## What to work on
Below are some entries. Repeat exactly the lines from the one with "genus: Cervus" through the one with "A: Cervus elaphus (red deer).", and only those.

## Data records
┏━━
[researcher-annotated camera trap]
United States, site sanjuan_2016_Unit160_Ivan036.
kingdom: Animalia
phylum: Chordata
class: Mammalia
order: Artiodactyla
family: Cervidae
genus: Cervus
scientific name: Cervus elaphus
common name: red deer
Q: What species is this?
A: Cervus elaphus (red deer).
┗━━
┏━━
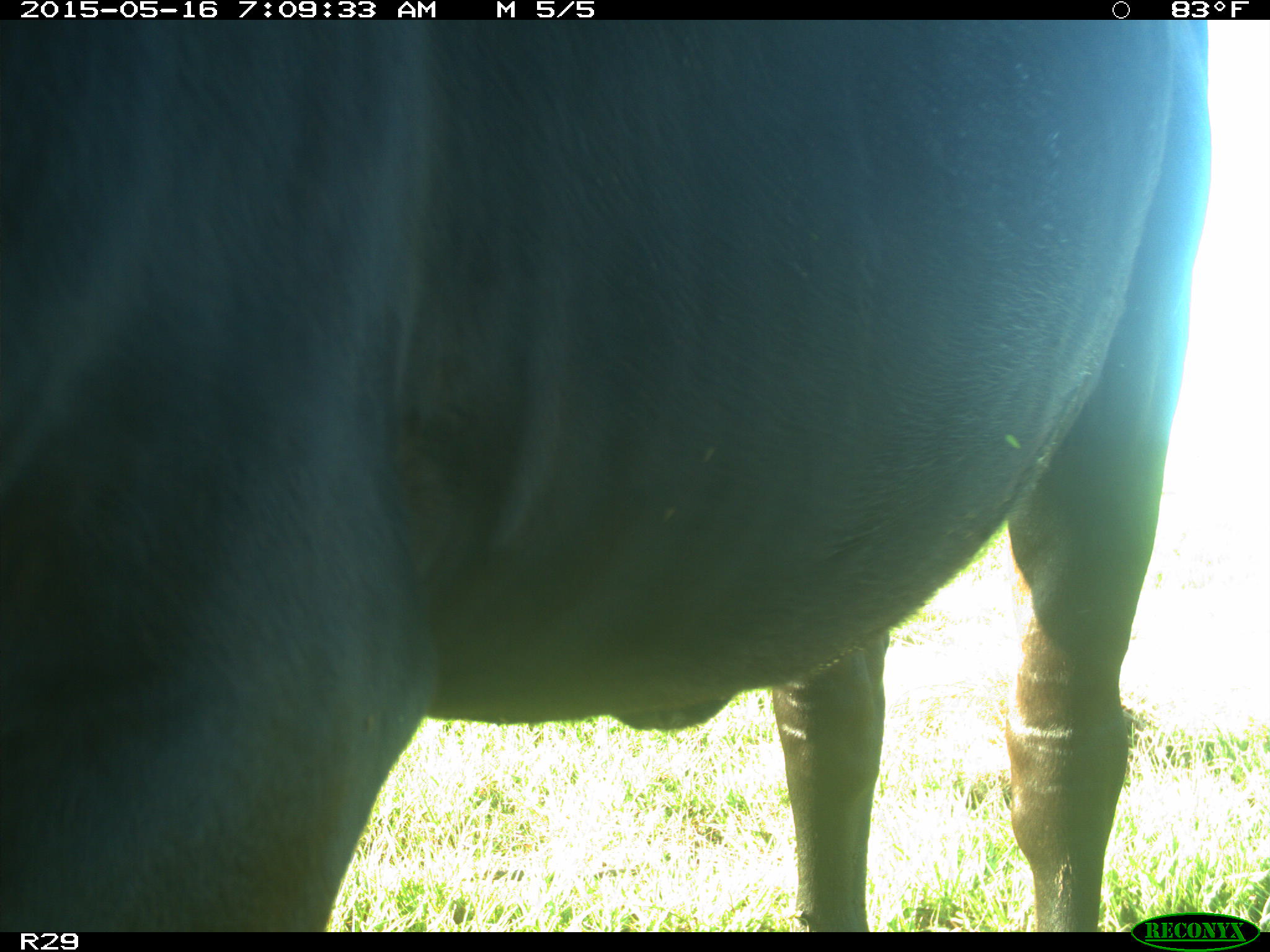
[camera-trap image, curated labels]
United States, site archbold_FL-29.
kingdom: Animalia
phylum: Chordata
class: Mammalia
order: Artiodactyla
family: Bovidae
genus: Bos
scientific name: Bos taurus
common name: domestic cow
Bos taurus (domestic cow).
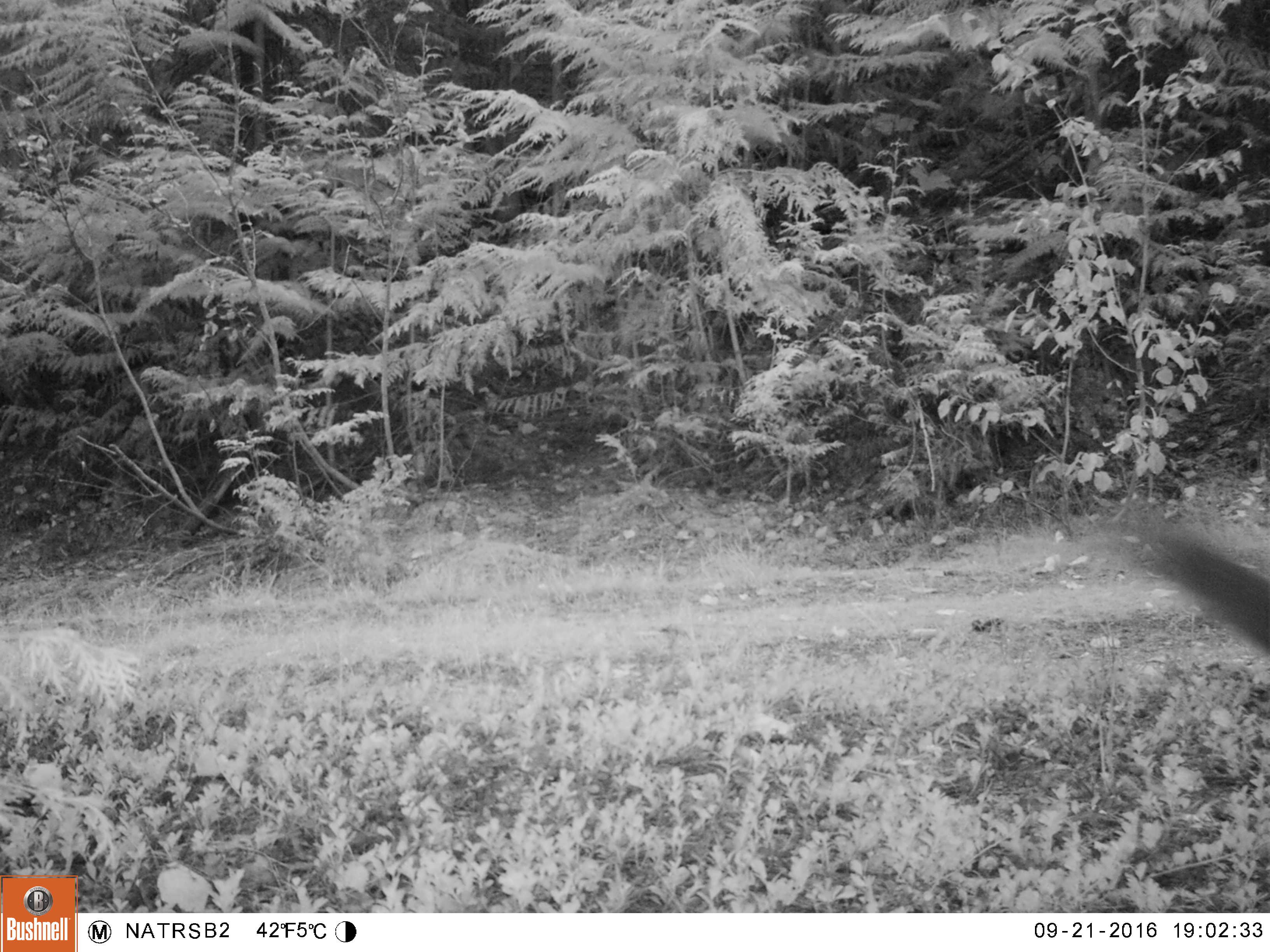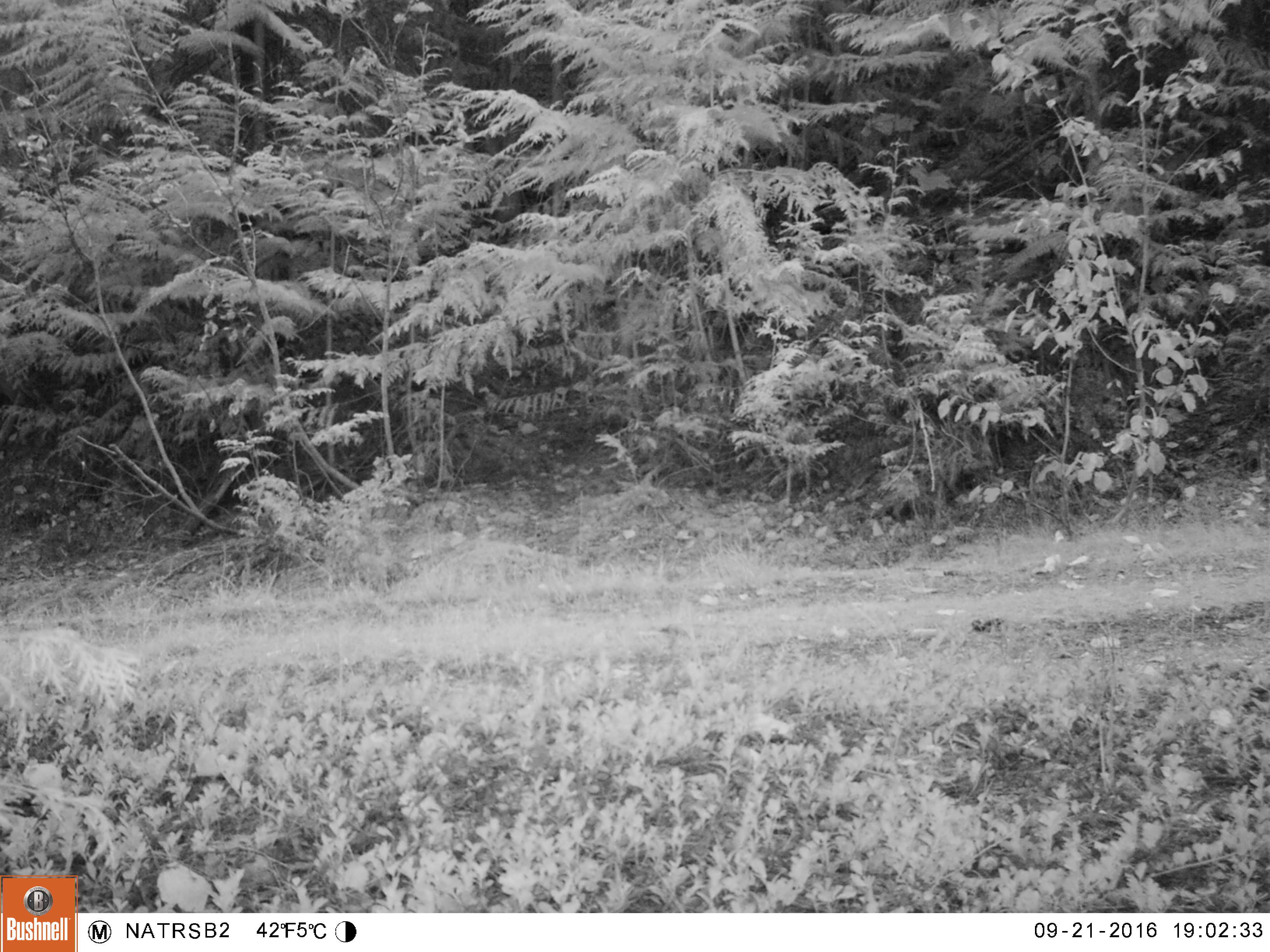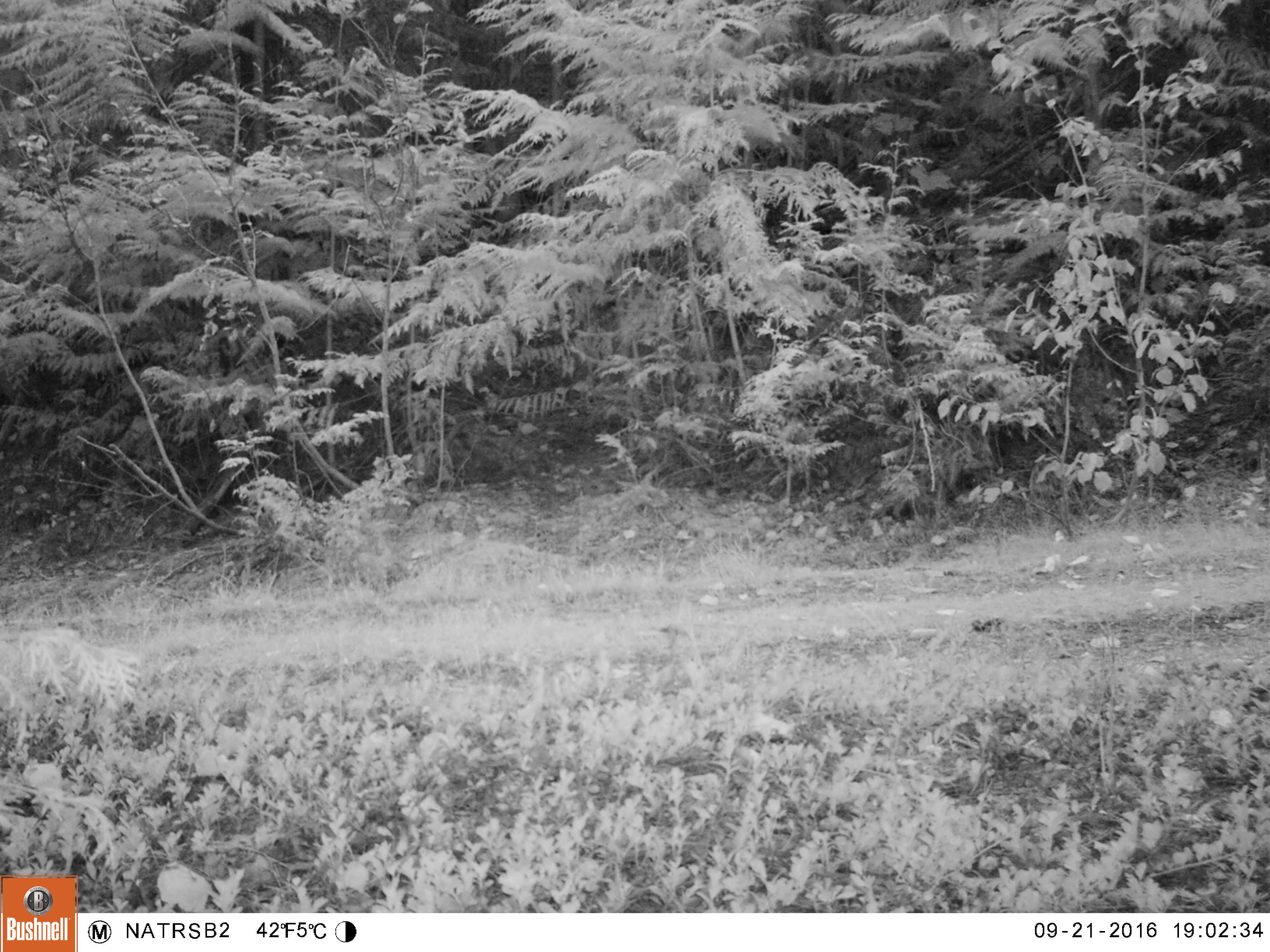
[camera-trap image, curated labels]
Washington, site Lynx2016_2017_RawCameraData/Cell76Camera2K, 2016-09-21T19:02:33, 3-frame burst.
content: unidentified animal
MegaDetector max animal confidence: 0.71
┗━━
┏━━
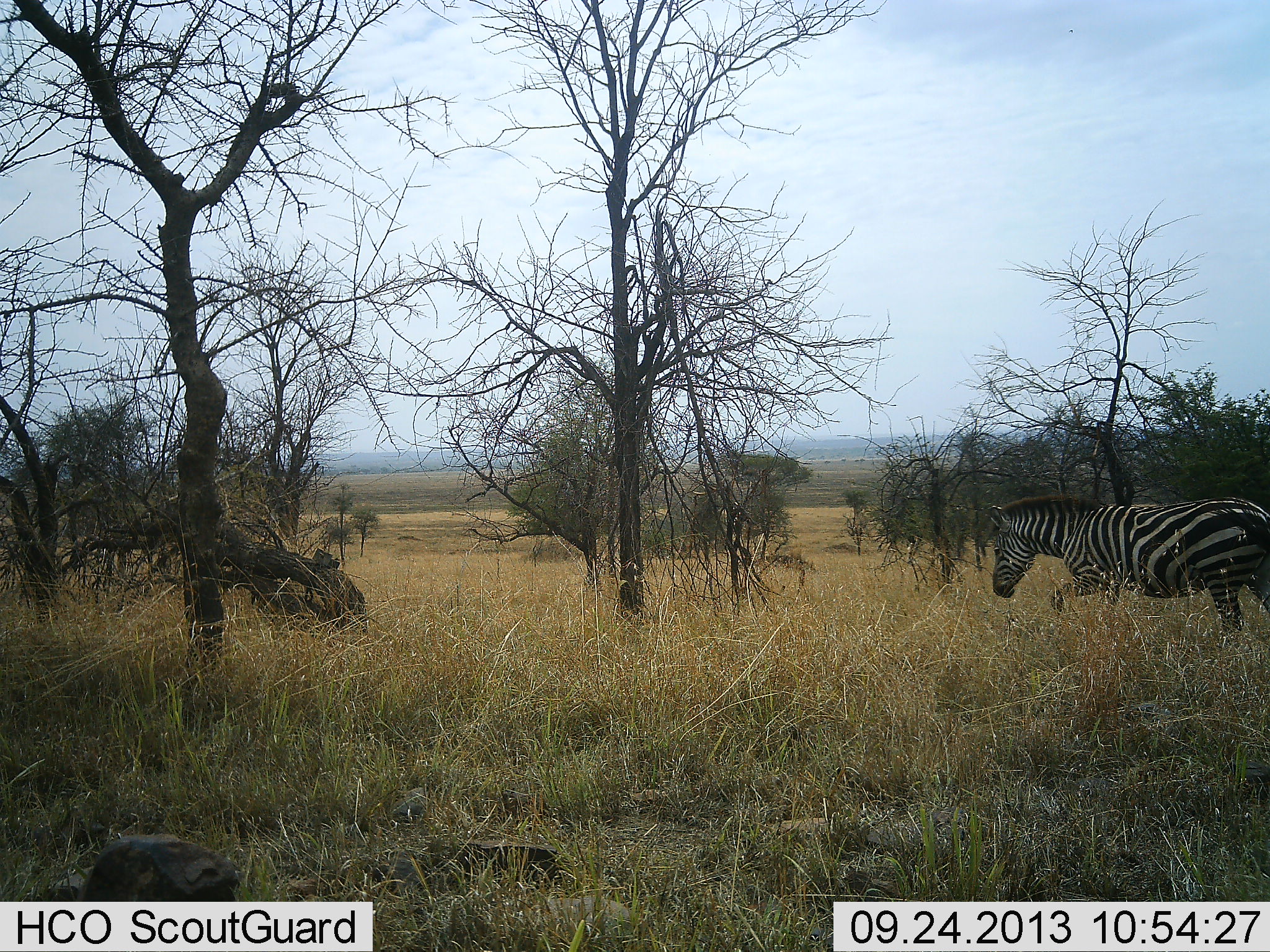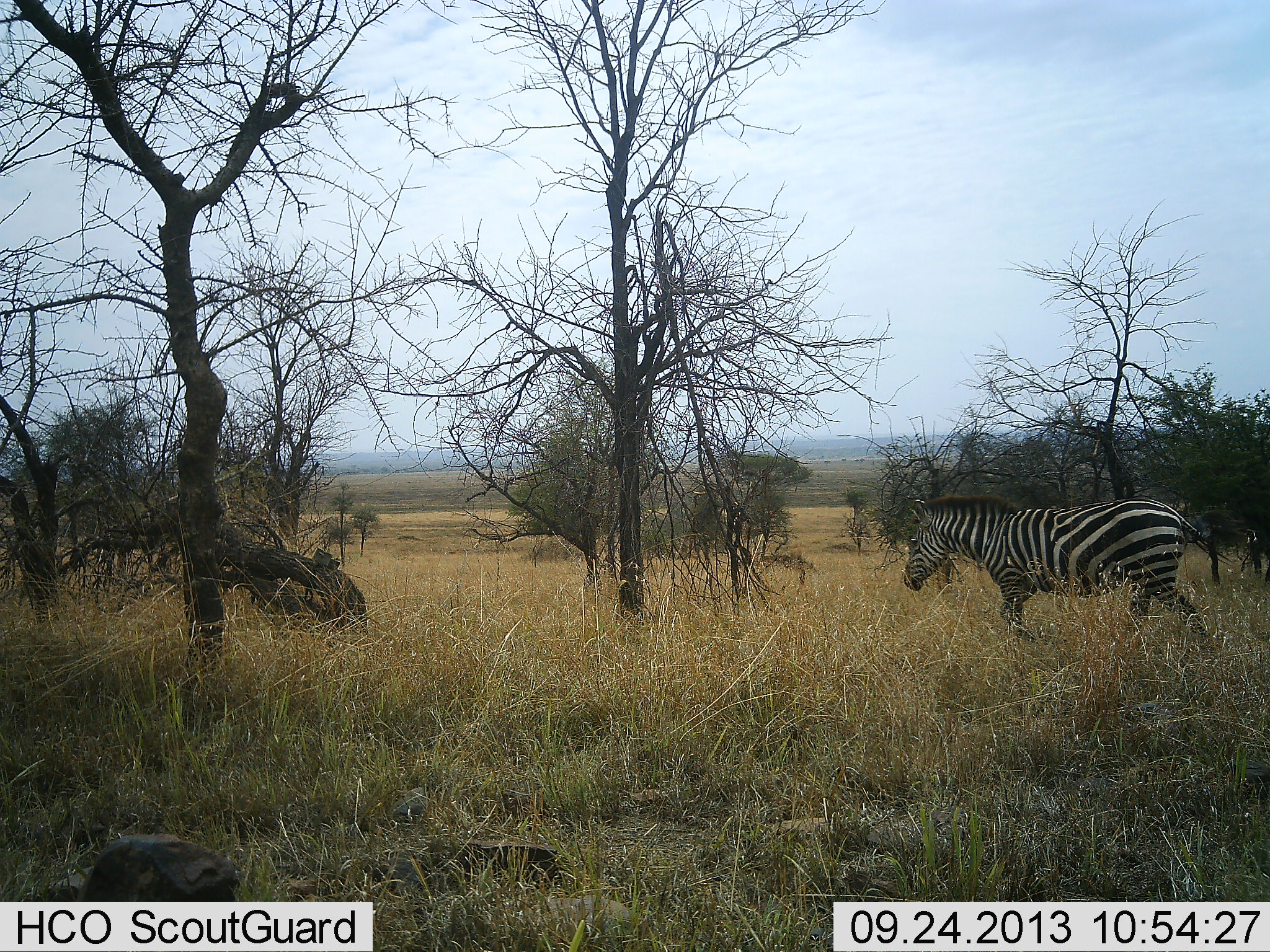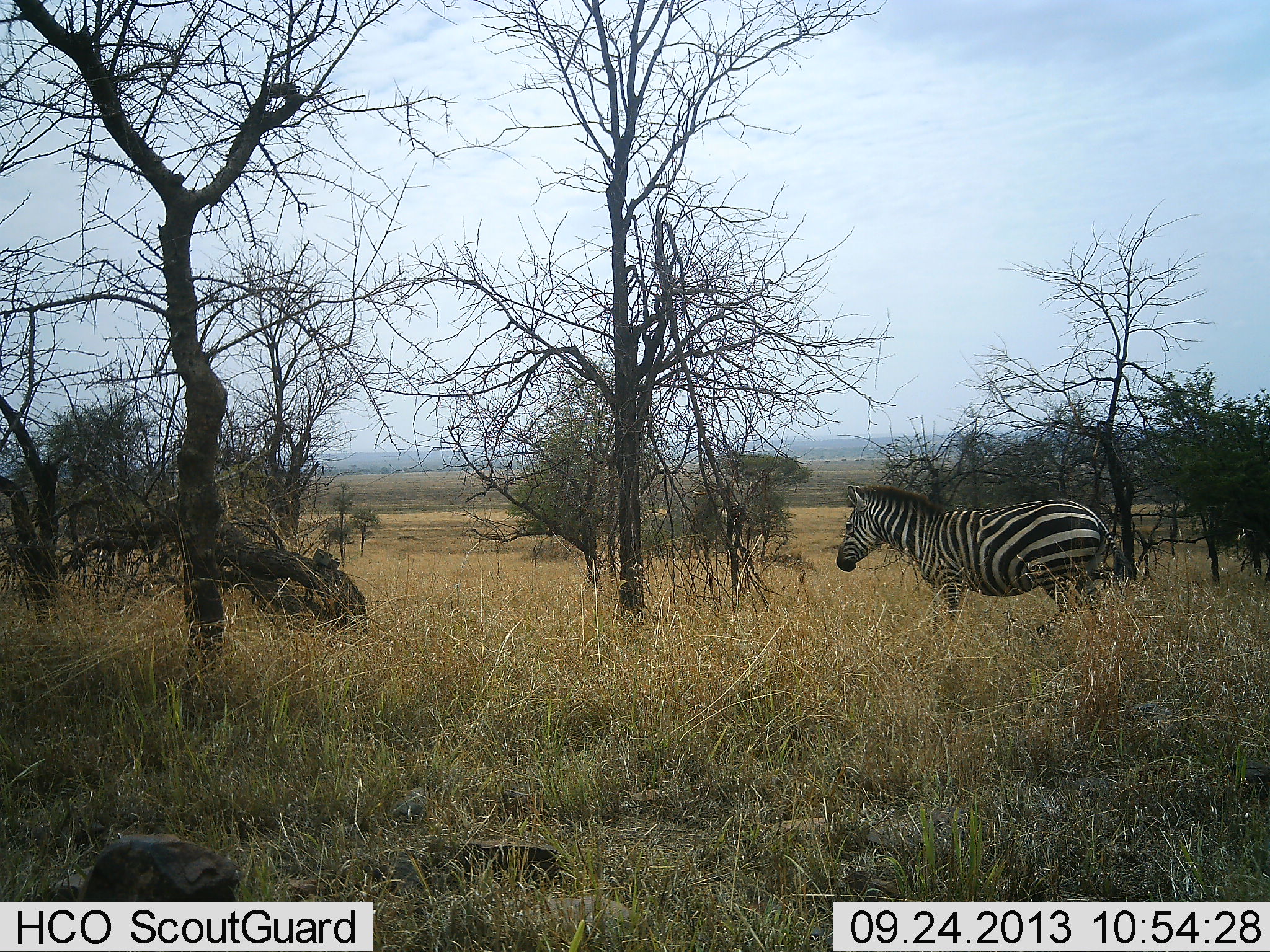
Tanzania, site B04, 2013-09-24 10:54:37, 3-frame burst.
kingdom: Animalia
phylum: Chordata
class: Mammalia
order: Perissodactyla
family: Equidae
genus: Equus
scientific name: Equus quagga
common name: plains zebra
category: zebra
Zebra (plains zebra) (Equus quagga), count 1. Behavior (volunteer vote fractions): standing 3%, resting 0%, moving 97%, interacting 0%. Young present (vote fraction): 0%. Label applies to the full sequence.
┗━━
## Your solution
genus: Cervus
scientific name: Cervus elaphus
common name: red deer
Q: What species is this?
A: Cervus elaphus (red deer).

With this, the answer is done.